En consecuencia, son muchos los temas en los cuales se está ocupando y habrá de ocuparse el denominado constituyente derivado, que seguirá expidiendo más y más actos reformatorios de la Carta Política de 1991, a la cual –al momento de escribir estas líneas- se han introducido cuarenta y ocho reformas.
La Constitución ha ido perdiendo integridad y coherencia. Se improvisa con los proyectos y, a medida que en el Congreso pasan las reformas, por regla general en carrera contra el tiempo y en desarrollo de apresurados acuerdos inter partidistas para conformar las mayorías, se van añadiendo disposiciones –permanentes o transitorias- que desdibujan el sistema, en cuanto las modificaciones no persiguen estructurar un conjunto normativo armónico y estable que presida y oriente el orden jurídico estatal, sino conseguir objetivos políticos coyunturales y de corto plazo. La Carta Política ya no es el estatuto superior que, con lenguaje conciso, preciso y comprehensivo, en cuanto norma de normas, declara los valores, principios, garantías y derechos, a la vez que consigna las reglas fundamentales sobre composición, atribuciones, fines, frenos, contrapesos y controles aplicables al poder público, sino un extenso y engorroso documento de difícil lectura, cuya complejos términos se prestan para las más diversas interpretaciones, con las consiguientes dificultades para su aplicación y cumplimiento.
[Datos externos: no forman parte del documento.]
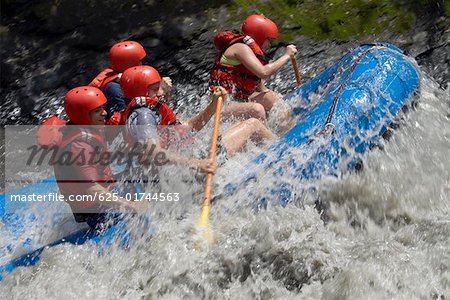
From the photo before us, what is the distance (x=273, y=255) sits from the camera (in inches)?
162

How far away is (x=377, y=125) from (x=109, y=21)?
492 centimetres

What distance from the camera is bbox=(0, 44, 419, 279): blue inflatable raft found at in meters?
4.20

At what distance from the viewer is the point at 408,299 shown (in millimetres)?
3725

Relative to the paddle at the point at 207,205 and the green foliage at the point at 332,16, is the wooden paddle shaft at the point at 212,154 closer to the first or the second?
the paddle at the point at 207,205

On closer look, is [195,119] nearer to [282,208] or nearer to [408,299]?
[282,208]

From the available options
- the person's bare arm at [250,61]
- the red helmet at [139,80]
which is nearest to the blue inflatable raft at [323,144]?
the person's bare arm at [250,61]

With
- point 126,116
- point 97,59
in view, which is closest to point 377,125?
point 126,116

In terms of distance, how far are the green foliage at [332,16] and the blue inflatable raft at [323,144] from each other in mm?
2247

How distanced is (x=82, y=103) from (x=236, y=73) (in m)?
1.71

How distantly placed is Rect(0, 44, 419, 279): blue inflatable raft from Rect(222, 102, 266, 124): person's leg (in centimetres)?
64

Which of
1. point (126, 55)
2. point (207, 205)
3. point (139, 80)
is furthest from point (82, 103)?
point (126, 55)

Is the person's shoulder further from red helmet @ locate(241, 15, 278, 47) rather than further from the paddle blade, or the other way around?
the paddle blade

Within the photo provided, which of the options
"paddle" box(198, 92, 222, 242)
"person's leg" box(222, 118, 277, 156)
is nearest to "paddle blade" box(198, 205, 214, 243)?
"paddle" box(198, 92, 222, 242)

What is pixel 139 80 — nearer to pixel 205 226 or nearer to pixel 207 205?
pixel 207 205
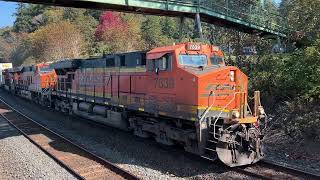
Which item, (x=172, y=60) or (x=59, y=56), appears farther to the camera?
(x=59, y=56)

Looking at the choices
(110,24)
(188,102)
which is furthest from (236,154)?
(110,24)

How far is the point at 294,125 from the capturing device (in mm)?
14086

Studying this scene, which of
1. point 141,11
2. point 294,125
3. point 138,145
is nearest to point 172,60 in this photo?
point 138,145

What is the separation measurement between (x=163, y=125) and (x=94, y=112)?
695cm

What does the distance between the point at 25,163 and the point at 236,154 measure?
263 inches

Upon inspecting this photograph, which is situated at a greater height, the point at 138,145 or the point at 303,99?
the point at 303,99

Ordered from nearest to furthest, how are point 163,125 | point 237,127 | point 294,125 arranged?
point 237,127
point 163,125
point 294,125

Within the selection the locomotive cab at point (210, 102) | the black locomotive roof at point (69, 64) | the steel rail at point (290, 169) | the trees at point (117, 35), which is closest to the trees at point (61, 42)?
the trees at point (117, 35)

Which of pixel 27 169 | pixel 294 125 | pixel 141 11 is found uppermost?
pixel 141 11

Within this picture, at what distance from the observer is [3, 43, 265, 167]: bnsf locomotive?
1099 cm

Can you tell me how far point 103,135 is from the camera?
16672 mm

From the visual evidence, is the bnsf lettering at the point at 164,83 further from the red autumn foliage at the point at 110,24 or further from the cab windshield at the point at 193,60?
the red autumn foliage at the point at 110,24

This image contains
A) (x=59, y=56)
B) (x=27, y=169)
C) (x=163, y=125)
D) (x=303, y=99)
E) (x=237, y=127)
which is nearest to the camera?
(x=237, y=127)

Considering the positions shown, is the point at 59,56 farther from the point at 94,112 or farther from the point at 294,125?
the point at 294,125
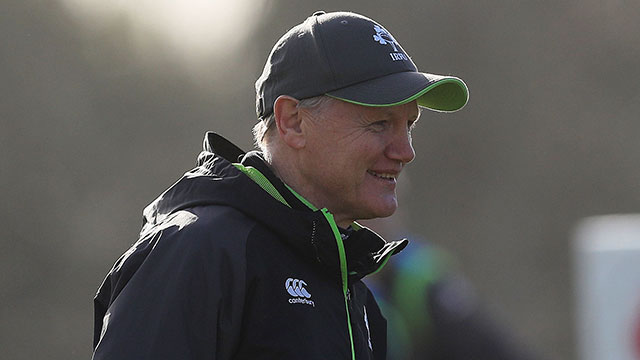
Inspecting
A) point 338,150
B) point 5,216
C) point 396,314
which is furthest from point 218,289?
point 5,216

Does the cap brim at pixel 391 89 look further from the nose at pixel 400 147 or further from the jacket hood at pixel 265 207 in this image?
the jacket hood at pixel 265 207

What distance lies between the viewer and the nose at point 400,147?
10.5 feet

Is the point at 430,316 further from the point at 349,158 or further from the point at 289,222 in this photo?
the point at 289,222

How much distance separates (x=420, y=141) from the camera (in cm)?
1619

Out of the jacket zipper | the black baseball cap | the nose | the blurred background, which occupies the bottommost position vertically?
the blurred background

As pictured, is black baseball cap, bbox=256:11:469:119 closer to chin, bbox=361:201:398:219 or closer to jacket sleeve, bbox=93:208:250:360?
chin, bbox=361:201:398:219

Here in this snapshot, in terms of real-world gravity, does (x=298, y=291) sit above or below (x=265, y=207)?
below

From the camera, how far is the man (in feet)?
9.00

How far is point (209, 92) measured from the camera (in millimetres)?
18391

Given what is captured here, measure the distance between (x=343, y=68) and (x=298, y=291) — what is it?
0.54 metres

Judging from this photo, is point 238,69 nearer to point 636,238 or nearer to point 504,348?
point 636,238

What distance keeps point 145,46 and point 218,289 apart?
15959mm

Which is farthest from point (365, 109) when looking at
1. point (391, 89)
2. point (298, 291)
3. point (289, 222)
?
point (298, 291)

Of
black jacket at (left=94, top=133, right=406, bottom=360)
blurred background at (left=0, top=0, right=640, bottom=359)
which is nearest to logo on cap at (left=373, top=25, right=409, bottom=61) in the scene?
black jacket at (left=94, top=133, right=406, bottom=360)
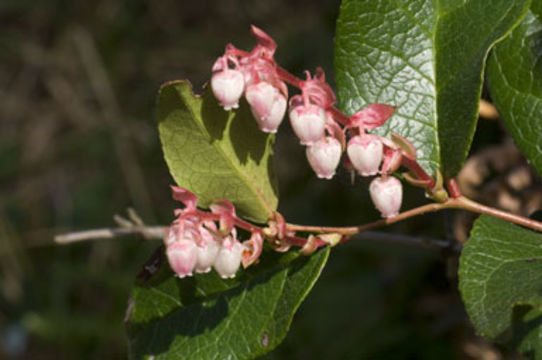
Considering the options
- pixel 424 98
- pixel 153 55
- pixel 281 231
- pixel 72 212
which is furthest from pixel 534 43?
pixel 153 55

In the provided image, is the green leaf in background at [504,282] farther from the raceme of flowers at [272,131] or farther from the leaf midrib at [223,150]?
the leaf midrib at [223,150]

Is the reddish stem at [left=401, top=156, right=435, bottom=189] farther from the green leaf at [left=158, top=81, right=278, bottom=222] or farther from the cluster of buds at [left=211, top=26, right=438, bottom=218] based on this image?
the green leaf at [left=158, top=81, right=278, bottom=222]

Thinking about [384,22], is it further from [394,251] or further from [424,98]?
[394,251]

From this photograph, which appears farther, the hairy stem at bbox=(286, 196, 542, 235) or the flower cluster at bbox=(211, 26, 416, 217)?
the hairy stem at bbox=(286, 196, 542, 235)

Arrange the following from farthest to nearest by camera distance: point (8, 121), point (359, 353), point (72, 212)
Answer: point (8, 121), point (72, 212), point (359, 353)

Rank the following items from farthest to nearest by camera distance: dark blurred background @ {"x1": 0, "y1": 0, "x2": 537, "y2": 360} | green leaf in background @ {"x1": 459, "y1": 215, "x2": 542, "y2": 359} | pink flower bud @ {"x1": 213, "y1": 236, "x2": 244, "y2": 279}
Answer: dark blurred background @ {"x1": 0, "y1": 0, "x2": 537, "y2": 360} → pink flower bud @ {"x1": 213, "y1": 236, "x2": 244, "y2": 279} → green leaf in background @ {"x1": 459, "y1": 215, "x2": 542, "y2": 359}

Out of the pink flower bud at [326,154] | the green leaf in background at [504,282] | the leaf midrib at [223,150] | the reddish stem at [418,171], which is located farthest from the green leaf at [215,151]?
the green leaf in background at [504,282]

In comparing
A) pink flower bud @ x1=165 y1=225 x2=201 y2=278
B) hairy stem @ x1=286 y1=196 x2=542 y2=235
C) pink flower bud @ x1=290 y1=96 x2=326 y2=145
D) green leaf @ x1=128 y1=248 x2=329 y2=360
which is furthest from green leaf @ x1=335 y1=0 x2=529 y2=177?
pink flower bud @ x1=165 y1=225 x2=201 y2=278

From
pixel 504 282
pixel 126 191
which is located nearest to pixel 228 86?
pixel 504 282
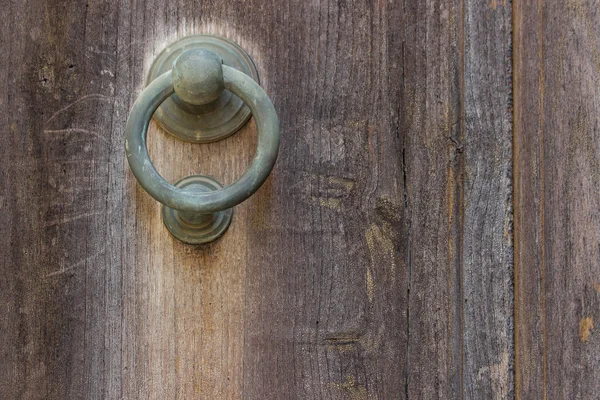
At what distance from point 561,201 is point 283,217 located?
11.4 inches

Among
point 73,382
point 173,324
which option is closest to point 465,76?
point 173,324

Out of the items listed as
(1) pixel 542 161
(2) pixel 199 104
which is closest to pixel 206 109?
(2) pixel 199 104

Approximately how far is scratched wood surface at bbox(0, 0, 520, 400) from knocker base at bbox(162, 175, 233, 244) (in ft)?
0.04

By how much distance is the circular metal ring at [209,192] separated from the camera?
0.56m

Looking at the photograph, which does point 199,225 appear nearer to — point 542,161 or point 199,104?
point 199,104

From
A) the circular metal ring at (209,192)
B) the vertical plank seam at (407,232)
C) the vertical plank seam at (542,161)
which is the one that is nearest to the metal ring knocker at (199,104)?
the circular metal ring at (209,192)

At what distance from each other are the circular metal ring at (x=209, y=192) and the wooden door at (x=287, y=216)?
0.09 m

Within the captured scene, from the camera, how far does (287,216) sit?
26.7 inches

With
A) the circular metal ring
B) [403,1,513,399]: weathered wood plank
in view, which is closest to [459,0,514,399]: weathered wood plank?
[403,1,513,399]: weathered wood plank

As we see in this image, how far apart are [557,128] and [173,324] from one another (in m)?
0.45

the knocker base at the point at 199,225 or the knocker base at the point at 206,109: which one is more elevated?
the knocker base at the point at 206,109

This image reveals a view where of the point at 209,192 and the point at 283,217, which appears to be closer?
the point at 209,192

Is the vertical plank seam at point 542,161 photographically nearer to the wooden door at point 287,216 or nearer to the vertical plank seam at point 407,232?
the wooden door at point 287,216

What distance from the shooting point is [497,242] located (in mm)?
667
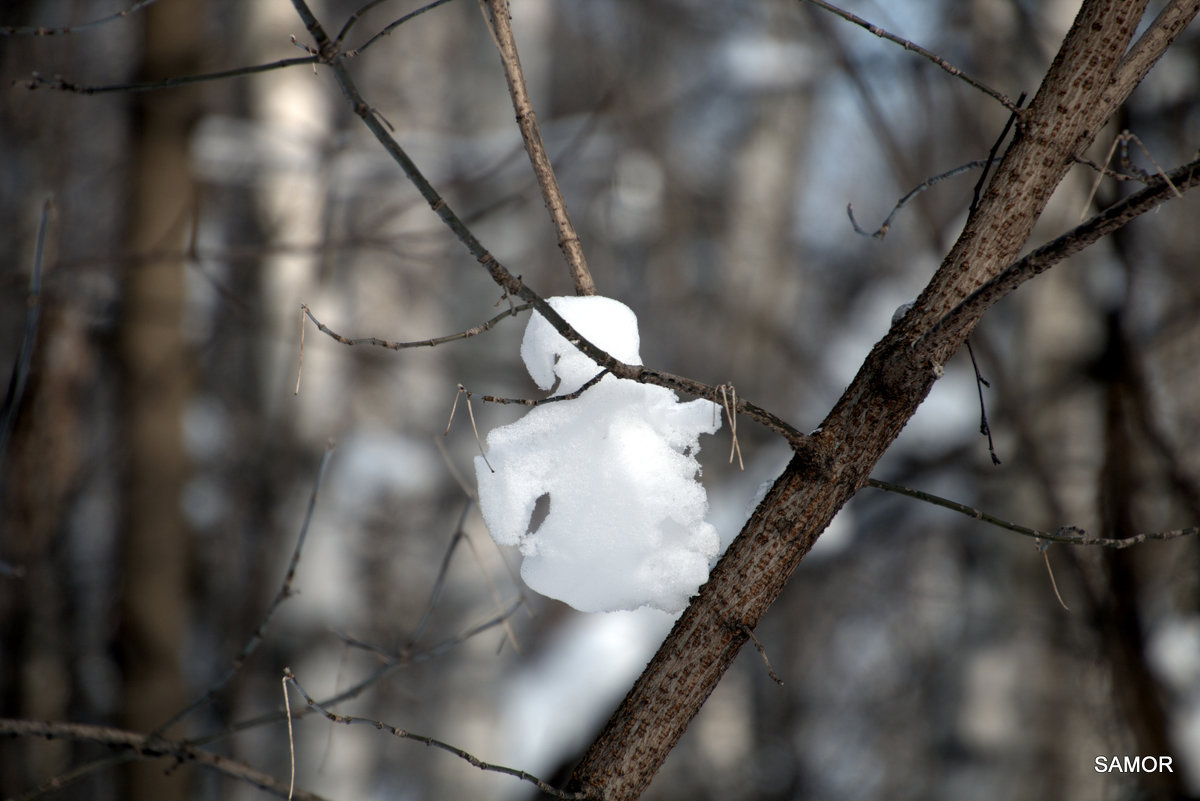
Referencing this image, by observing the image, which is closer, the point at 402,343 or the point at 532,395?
the point at 402,343

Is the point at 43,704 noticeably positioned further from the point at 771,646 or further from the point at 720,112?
the point at 720,112

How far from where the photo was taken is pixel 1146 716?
160 cm

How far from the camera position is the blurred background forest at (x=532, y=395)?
74.9 inches

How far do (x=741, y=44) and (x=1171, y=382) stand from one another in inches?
107

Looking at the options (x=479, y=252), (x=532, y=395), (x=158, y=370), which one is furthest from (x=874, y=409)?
(x=532, y=395)

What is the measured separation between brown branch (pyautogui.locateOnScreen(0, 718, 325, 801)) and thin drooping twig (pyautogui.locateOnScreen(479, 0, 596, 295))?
589 mm

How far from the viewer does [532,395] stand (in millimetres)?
2975

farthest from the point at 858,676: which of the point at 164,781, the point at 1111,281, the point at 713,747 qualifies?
the point at 164,781

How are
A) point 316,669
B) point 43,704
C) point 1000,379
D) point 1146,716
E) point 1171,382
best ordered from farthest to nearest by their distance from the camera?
point 316,669 → point 43,704 → point 1171,382 → point 1000,379 → point 1146,716

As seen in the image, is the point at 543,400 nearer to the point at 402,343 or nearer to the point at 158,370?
the point at 402,343

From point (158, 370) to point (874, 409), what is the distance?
2210 mm

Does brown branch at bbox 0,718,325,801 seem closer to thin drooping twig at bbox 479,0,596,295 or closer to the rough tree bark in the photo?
the rough tree bark

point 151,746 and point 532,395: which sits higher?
point 532,395

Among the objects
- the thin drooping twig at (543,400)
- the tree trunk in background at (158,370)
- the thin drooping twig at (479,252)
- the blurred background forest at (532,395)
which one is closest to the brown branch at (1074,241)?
the thin drooping twig at (479,252)
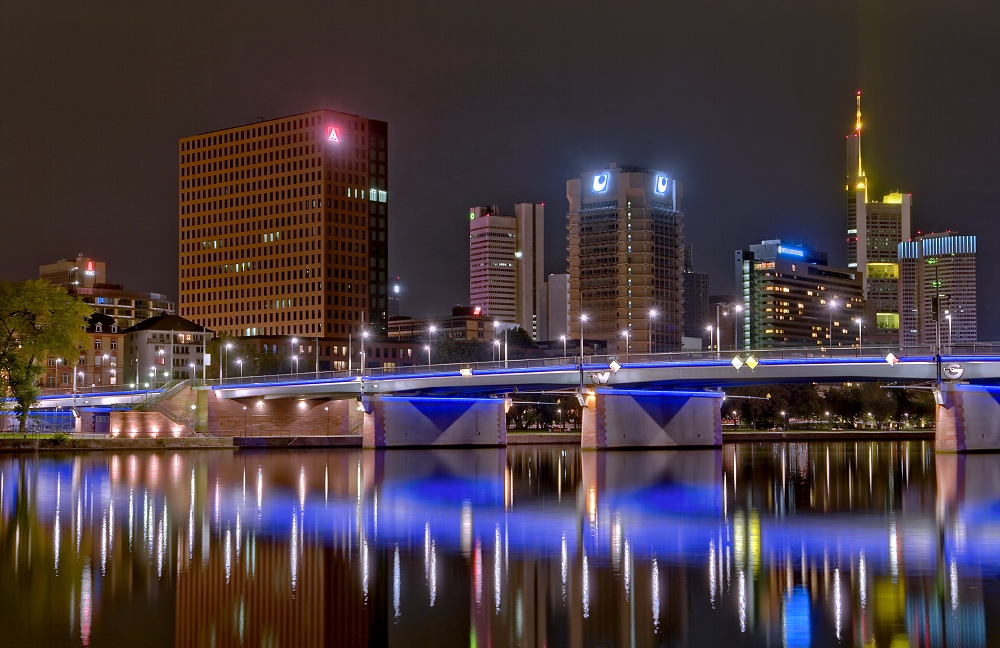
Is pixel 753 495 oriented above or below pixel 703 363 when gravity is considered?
below

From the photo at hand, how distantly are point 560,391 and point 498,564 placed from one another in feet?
266

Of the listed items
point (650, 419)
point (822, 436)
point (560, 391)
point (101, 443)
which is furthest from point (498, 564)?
point (822, 436)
Y, como es natural, todo ello hace que, en corto tiempo, se adviertan como indispensables las correcciones, aclaraciones y precisiones que, por supuesto, desembocan en nuevas reformas.
En fin, la Constitución, a punta de reformas e interpretaciones -incoherentes y contradictorias-, ha perdido el vigor y la estabilidad que deben caracterizar a la estructura fundamental de una organización estatal; su contenido es provisional, pues todo él está sujeto de manera permanente a inusitados cambios de enfoque y de política, hasta el punto de haberse distorsionado.